--- The input ---

*** Begin section ***

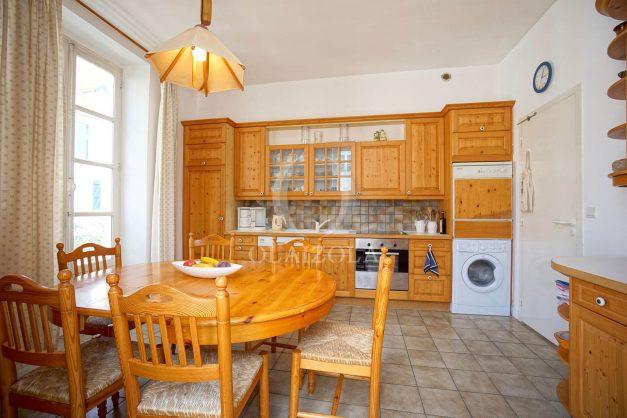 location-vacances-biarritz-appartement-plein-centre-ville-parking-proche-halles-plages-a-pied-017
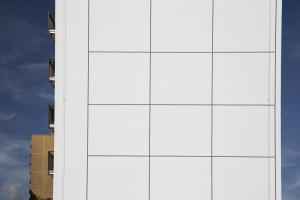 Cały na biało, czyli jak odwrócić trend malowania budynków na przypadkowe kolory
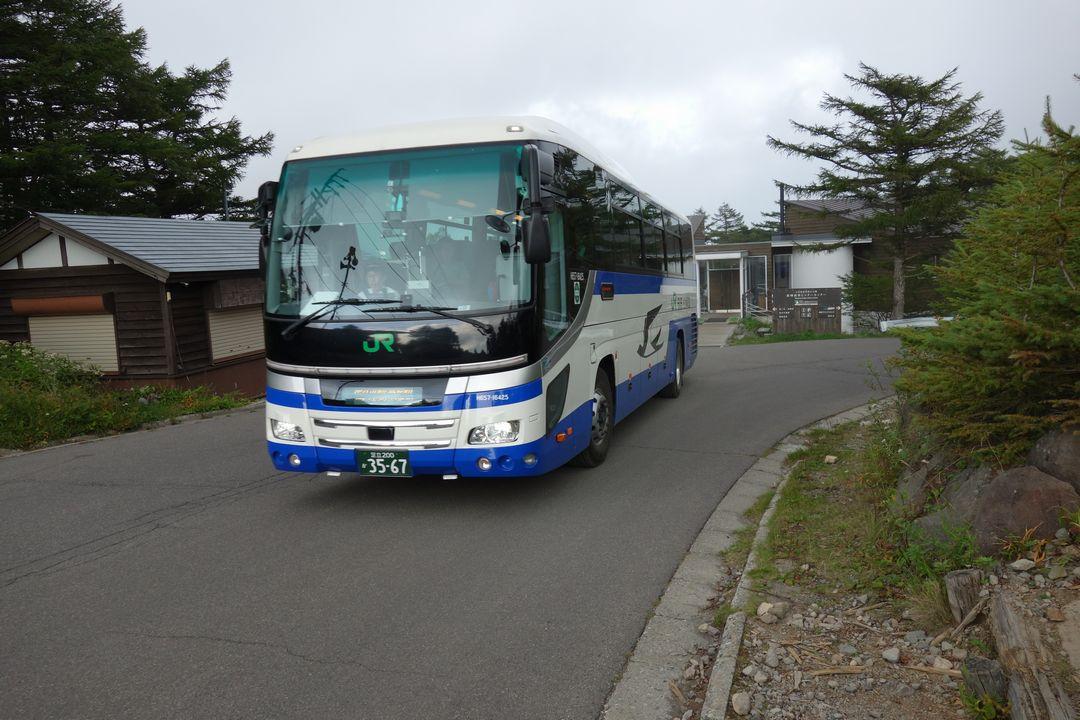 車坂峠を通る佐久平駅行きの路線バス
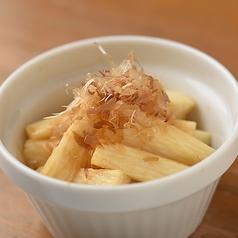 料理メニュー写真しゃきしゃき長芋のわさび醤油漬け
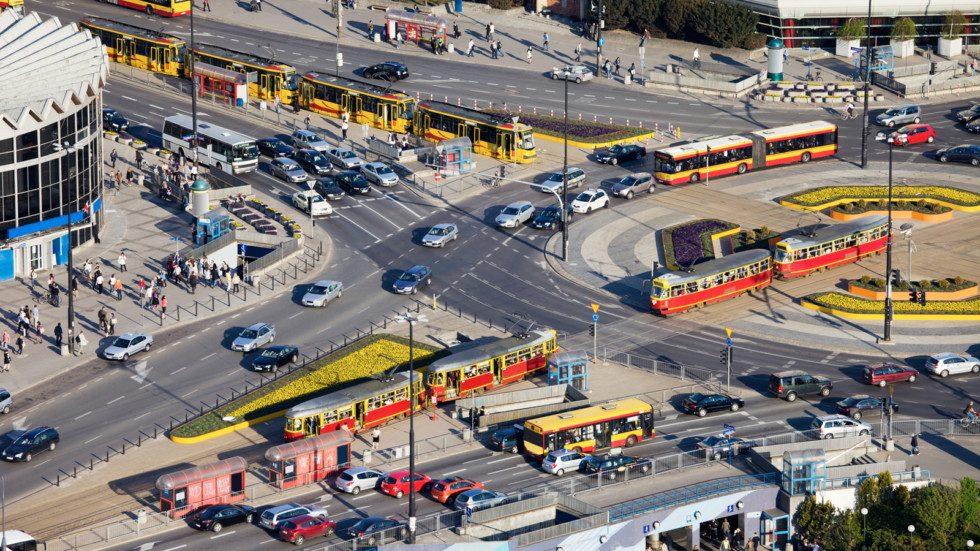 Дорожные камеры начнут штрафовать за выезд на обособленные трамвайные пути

*** End section ***
*** Begin section ***

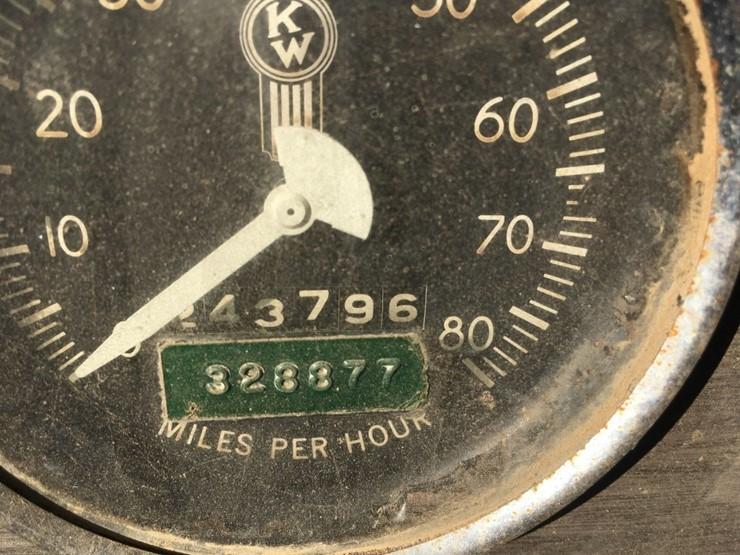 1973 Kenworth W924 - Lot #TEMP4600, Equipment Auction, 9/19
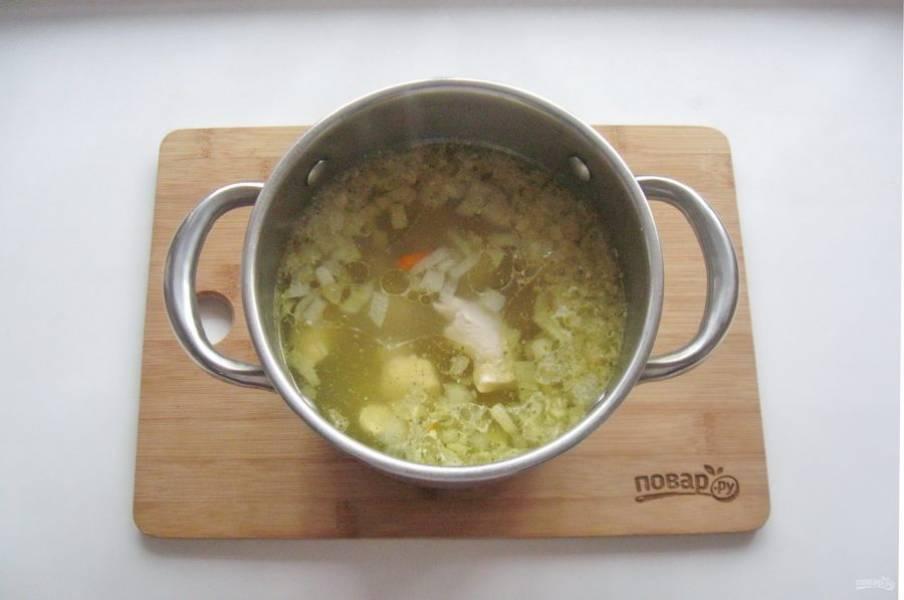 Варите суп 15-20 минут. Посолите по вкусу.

*** End section ***

--- Exercise directions ---
Look back at the data above, then output exactly the lines from the line holding "車坂峠を通る佐久平駅行きの路線バス" up to and including the line holding "Дорожные камеры начнут". Leave out the pictures.

--- Response for this exercise ---
 車坂峠を通る佐久平駅行きの路線バス
 料理メニュー写真しゃきしゃき長芋のわさび醤油漬け
 Дорожные камеры начнут штрафовать за выезд на обособленные трамвайные пути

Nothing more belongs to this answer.